### Short web captions
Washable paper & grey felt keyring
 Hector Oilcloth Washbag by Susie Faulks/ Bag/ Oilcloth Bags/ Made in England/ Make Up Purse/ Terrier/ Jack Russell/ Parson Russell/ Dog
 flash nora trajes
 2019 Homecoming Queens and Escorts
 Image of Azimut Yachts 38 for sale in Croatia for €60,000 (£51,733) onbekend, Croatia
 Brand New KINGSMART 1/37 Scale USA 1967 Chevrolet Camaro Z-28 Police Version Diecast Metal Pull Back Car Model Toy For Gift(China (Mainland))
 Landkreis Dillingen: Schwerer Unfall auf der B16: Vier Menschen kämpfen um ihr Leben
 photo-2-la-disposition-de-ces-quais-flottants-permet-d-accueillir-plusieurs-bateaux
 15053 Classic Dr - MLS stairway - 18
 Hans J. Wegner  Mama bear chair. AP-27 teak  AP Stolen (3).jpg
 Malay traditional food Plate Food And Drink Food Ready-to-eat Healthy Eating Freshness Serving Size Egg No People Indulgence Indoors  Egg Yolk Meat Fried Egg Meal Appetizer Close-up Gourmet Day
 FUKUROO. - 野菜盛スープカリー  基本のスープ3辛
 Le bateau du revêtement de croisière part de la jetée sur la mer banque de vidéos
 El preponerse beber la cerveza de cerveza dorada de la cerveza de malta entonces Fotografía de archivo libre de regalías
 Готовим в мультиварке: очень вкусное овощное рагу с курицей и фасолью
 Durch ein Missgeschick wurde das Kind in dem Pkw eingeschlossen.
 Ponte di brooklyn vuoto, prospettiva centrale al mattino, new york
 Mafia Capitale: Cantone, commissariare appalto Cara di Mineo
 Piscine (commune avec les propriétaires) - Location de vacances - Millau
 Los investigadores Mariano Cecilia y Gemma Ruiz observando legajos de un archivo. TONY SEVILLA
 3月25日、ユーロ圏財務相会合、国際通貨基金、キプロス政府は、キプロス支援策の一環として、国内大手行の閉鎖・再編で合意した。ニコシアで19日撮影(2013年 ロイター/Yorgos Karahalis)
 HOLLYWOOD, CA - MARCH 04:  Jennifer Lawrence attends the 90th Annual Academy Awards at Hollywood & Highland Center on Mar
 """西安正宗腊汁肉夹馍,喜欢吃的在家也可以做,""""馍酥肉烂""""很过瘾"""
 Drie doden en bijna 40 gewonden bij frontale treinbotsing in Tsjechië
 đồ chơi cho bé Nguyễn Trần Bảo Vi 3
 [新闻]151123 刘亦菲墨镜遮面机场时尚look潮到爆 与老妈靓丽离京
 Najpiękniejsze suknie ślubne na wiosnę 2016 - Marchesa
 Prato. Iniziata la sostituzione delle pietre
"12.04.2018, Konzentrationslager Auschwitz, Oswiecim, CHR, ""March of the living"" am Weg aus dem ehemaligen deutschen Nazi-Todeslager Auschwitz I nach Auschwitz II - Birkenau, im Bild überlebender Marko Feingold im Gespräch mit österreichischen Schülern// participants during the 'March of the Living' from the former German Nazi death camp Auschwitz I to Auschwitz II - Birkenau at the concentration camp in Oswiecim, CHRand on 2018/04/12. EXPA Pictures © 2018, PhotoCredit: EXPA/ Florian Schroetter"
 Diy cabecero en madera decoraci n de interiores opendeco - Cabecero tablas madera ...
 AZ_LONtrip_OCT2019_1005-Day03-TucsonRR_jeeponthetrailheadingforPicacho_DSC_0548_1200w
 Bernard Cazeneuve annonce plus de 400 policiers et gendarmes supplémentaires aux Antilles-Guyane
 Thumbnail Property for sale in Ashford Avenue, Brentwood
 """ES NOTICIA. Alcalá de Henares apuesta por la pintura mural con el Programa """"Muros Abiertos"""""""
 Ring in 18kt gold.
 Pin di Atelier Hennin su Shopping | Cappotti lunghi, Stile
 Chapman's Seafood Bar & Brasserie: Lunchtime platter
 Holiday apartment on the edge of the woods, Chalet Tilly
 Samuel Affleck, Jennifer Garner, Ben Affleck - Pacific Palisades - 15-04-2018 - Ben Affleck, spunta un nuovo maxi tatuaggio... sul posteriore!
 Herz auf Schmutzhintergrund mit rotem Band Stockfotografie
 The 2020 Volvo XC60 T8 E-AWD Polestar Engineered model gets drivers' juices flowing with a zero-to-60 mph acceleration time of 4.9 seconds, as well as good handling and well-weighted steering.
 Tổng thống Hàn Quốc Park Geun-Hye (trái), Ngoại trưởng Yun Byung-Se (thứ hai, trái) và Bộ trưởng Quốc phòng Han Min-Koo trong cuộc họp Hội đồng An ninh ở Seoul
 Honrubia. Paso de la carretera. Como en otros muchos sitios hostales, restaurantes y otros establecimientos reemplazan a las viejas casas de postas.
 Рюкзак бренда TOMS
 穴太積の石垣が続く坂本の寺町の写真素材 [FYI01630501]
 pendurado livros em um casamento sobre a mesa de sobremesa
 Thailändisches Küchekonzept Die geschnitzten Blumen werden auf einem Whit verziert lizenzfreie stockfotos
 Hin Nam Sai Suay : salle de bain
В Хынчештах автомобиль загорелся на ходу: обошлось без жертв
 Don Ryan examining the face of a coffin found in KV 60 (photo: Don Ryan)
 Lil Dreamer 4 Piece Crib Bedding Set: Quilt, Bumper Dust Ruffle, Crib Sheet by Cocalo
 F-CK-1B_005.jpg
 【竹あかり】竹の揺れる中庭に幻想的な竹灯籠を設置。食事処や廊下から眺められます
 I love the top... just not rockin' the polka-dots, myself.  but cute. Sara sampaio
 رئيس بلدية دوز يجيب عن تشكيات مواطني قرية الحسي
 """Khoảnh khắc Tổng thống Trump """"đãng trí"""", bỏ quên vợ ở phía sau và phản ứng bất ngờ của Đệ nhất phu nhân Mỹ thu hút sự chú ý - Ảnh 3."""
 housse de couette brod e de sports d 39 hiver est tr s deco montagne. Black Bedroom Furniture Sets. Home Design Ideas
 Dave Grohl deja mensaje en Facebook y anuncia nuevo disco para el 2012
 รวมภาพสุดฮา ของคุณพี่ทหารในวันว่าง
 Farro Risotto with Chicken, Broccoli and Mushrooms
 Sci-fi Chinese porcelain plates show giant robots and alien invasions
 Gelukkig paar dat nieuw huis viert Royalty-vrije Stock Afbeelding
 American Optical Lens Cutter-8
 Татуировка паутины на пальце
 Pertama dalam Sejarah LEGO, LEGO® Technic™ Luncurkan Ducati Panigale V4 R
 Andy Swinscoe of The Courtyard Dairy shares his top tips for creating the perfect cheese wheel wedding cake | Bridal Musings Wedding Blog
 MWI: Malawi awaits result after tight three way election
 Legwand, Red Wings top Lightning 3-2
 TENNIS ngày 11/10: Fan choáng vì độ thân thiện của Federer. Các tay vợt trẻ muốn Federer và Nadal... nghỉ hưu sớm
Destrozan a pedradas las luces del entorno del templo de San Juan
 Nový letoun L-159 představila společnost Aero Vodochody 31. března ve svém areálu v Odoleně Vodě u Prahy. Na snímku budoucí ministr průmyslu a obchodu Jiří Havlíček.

### Problem
Print exactly the lines above from the one with "Ponte di brooklyn" to the one with "Piscine (commune avec", including both.

### Exercise solution
 Ponte di brooklyn vuoto, prospettiva centrale al mattino, new york
 Mafia Capitale: Cantone, commissariare appalto Cara di Mineo
 Piscine (commune avec les propriétaires) - Location de vacances - Millau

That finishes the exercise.